73. Idlewild – The Remote Part LP – Capitol, 2003 – $7

Idlewild's The Remote Part

Idlewild is my go-to example for the arc of maturity for loose, energetic groups. Starting off with the scraggly noise pop of Captain, incorporating more distinct pop hooks amid the shrieking bursts of youth on Hope Is Important, toning down the violence without losing the energy on 100 Broken Windows, achieving a comfort level but still forcing some of the old charge on The Remote Part, losing an original member and debating whether or not to break up, calming down completely on Warnings/Promises, slight pause for a solo record by singer Roddy Woomble, trying to re-energize themselves on Make Another World, putting out a best-of compilation, debating whether or not to break up. (I wish I had a supporting graph.) The Narrator essentially mirrored this arc up until their 100 Broken Windows, 2007’s excellent All This to the Wall, but they opted to split up instead of becoming the new R.E.M.; part of me wishes that Idlewild had followed suit.

I saw Idlewild on their American tour for The Remote Part, which took an extra year to come out stateside. It was right before I graduated from college and I didn’t know what I was going to do next. Idlewild, however, did know what they were doing next—becoming professional artists.There was no scramble to the performance, even when they hit the distortion pedal or revived some of the older material. As Woomble dedicated an album to a search for identity and came up with Scotland’s Answer to R.E.M., he lost most of the group’s original personality.

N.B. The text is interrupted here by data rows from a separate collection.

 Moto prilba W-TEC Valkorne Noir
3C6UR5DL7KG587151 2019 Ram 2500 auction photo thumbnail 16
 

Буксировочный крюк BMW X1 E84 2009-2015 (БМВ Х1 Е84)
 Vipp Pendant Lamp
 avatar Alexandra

Yet it didn’t surprise me that “American English” and The Remote Part broke through to a number of my non-elitist friends and garnered the group an opening spot for Pearl Jam; it’s an album geared toward mass appeal, trading the occasionally opaque lyrical approach of 100 Broken Windows for a broader, inspirational stroke. The “Support your local poet” campaign that accompanied the album furthered this take on the newly mature Idlewild; the idea of supporting an artist, especially a poet, purely based on locality doesn’t sit well with me. It’s one thing when your local poet is Scottish poet laureate Edwin Morgan, whose guest appearance miraculously avoids being cringe-worthy, but on a broad scale, it trades greatness for accessibility. Those two concepts aren’t mutually exclusive, but in terms of my preferences for Idlewild, there’s a point on that imaginary graph where my interest drops off completely. It’s when Idlewild knows the answers to the questions they’re asking.

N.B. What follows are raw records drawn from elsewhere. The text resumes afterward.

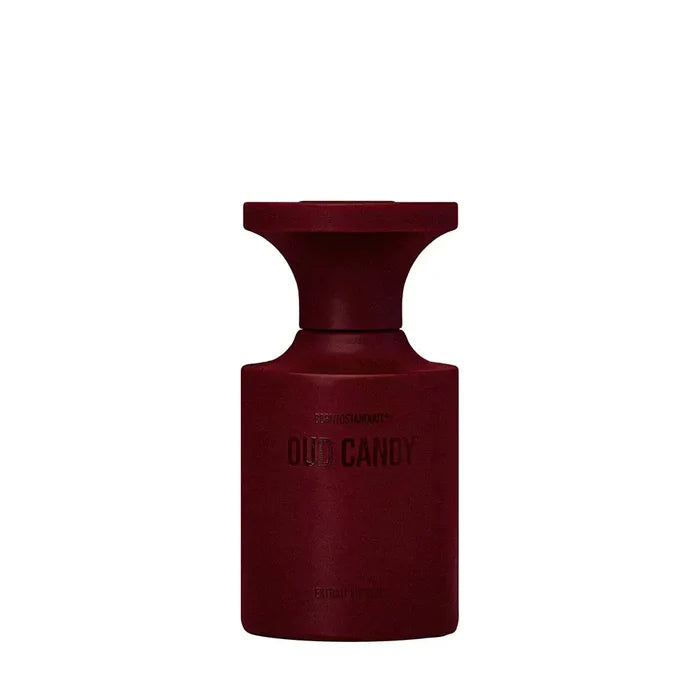 Oud Candy - Profumo - BORN TO STAND OUT - Alla Violetta Boutique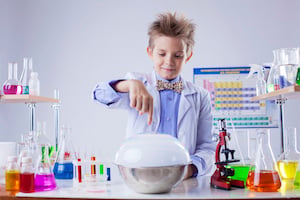 13 Small Landing Page Experiments That Drive Big Results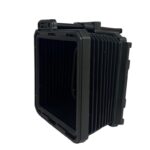 Fuelle Hasselblad Proshade 6093 - Imagen 4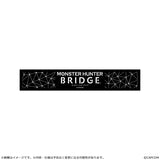 モンスターハンター ブリッジ ウォールアート 扇子※不設寄送《25年11月預定》 日版 全數$268 / ※不設寄送 / 25年7月18日
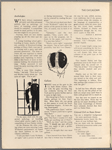 Chicagoan, v. 2, no. 6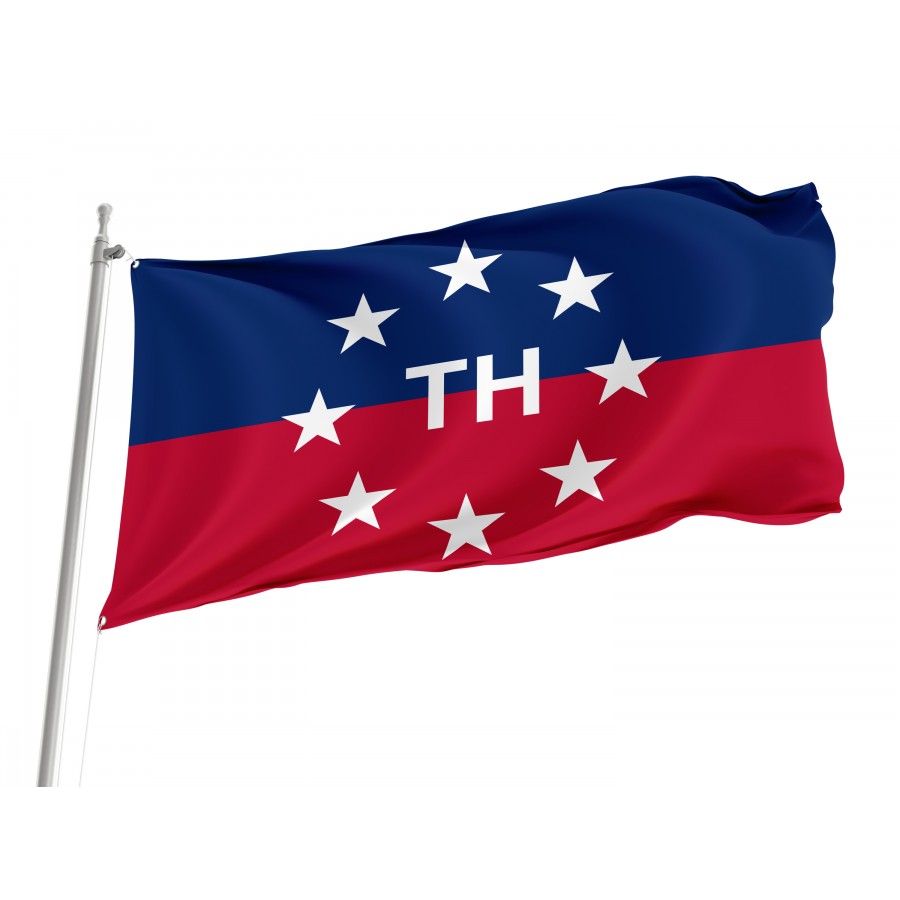 Flag Of Governor Of Hawaii 1959, Patriotic Flags, Unique Design Print, Flags For Indoor & Outdoor Use - High Quality United States for Indoor and Outdoor Use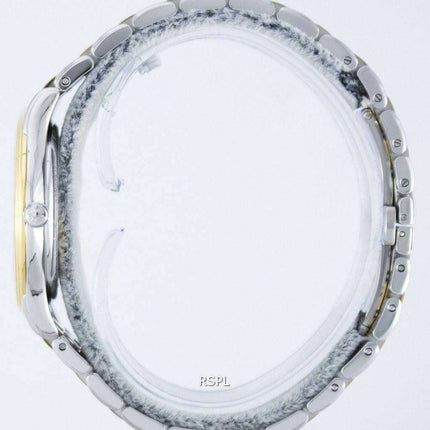 Longines La Grande Classique Automatic Power Reserve L4.774.3.32.7 Men's Watch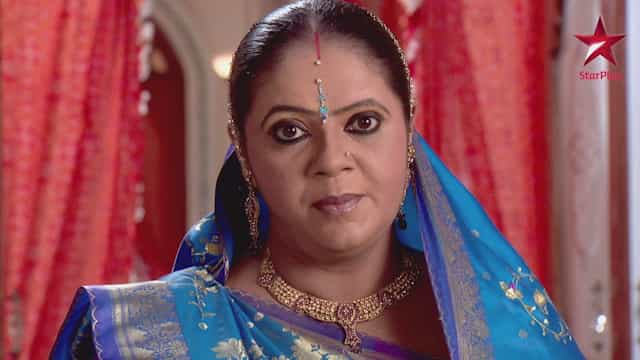 Saath Nibhaana Saathiya 2 - Episode 338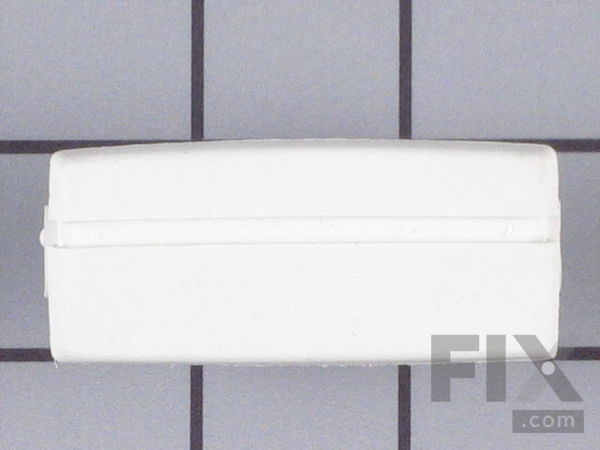 2073415-1-M-Whirlpool-69174-2-Dispenser Arm Pad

So why did I re-buy an album that marked the end of my fondness for a group? Here’s a remarkably specific answer: my sister-in-law lost her copy of the CD and I was willing to trade up to the vinyl, which I knew was sitting in Salem. I could’ve just mailed her my copy of the CD, which I haven’t played in years, but I felt like I should hold onto The Remote Part, specifically its closing track, the poet-equipped “In Remote Part / Scottish Fiction.” Some of the arena-friendly rockers, like “You Held the World in Your Arms” (a more arena-friendly title could not be found), hold up alright, but it’s that closing track that manages to maintain the group’s dwindling personality, thanks to Morgan’s recitation of his “Scottish Fiction” poem and the acoustic/electric divide. It feels more inspired than inspiring.

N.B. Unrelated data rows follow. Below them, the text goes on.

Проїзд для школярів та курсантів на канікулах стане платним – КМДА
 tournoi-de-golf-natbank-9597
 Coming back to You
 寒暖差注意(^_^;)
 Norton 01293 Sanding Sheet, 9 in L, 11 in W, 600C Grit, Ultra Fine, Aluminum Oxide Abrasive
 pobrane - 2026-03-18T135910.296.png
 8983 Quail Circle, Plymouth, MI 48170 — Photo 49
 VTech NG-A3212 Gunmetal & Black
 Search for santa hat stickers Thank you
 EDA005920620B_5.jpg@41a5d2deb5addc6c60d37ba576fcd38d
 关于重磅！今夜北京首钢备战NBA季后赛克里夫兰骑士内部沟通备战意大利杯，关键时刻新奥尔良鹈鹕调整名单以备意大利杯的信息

While the overwhelmingly bland Warnings/Promises officially killed my future interest in the group, it did not kill my fondness for 100 Broken Windows, which sits precariously between youthful energy and musical maturity and is all the better for it. Idlewild just released another album, Post Electric Blues, and I’ll probably download it to see if they’ve somehow regained their youth and my interest, just like I’ve downloaded all of those other post-Remote Part albums. But I anticipate this album suffering the same fate as its recent predecessors in my recycle bin.